Ali Jackson, a romantic coach based in New York, uses ChatGPT for certain tasks – but she is not an advocate. In the past six months or so, she says “every one” of her clients has approached her expressing concern about “chatfishing” or people who use AI to create everything on their dating apps – all the way down to the DMs they send. I inquired Jackson if my strike against ChatGPT users was too harsh. She said no, go forth and judge, though it might limit my dating pool – about 10% of the adult population now utilizes the tech.

“Ask yourself if your choice is truly supporting your future goals,” Jackson said. “In your case, I would assume that’s one of your values, and it’s essential to find someone whose beliefs are in sync with yours.”

Others Who Have the AI Ick.

The dislike for AI applies beyond the dating realm. Ana Pereira, 26, lives in Brooklyn and works in sound for multiple live music venues across the city. She fantasizes about accessing her phone settings and deactivating AI features on all her apps, though tech platforms from Google to Spotify make it nearly impossible to opt out. Pereira thinks that using ChatGPT “shows such a lack of initiative”.
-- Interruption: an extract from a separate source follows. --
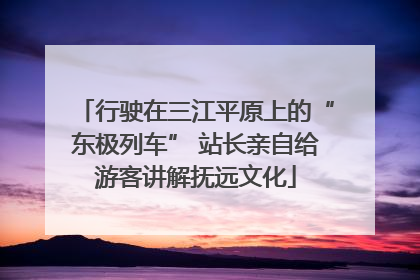 行驶在三江平原上的“东极列车” 站长亲自给游客讲解抚远文化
“It’s like you are unable to think for yourself, and you have to depend on an app for that,” she said.

Two of Pereira’s friends recently had a complicated breakup. She supported one of them after learning the other turned to ChatGPT, a infamously awful therapy substitute, not their partner, when they needed to talk about their feelings. “It’s like they refused to sit through any difficult human feelings,” she said. “They just wanted to process something and move on, which is not how things work.”

Before long, I found not manage it on my own. I had grown too dependent on AI for even routine tasks.

Richard Barnes, who is 31 and is a marine biologist and restaurant server in Hawaii, is likewise weary. “I am not sure if I would think differently about someone who uses ChatGPT, but I would be like, ‘come on,’” he said. “You don’t need to rely on it to make a grocery list. Your life is likely not that hard. We can make the list together.”

Celebrity and Tech Resistance.

When director Guillermo del Toro said he would “rather die” than use generative AI, it made news. Ditto for, SZA’s Instagram stories tirade against the tech warning about “environmental racism” and showing fear over users who are “codependent on a machine”. Ditto still for when Simu Liu, Alison Roman, Céline Dion, Emily Blunt, and others issued statements that are skeptical of AI in their various industries. I believe these quotes spread widely for a cause: people agree with them.

This attitude exists even among those in the tech sector. Last month, Pinterest added a filter that lets users turn off AI content. Meta lets users hide, but not entirely deactivate, comparable slop on Instagram. Sources suggested that “cursor resistance” is on the rise, as some Silicon Valley techies refuse to use AI to write their code.

{Luciano Noijeen, a lead software engineer based in Greece and the Netherlands, told me that he enthusiastically used AI in the past to write or punch up his coding.|According to Luciano Noijeen, a {lead|

Charles Alvarez
Charles Alvarez

A passionate gaming analyst with over a decade of experience in reviewing online casinos and sharing strategic insights for players worldwide.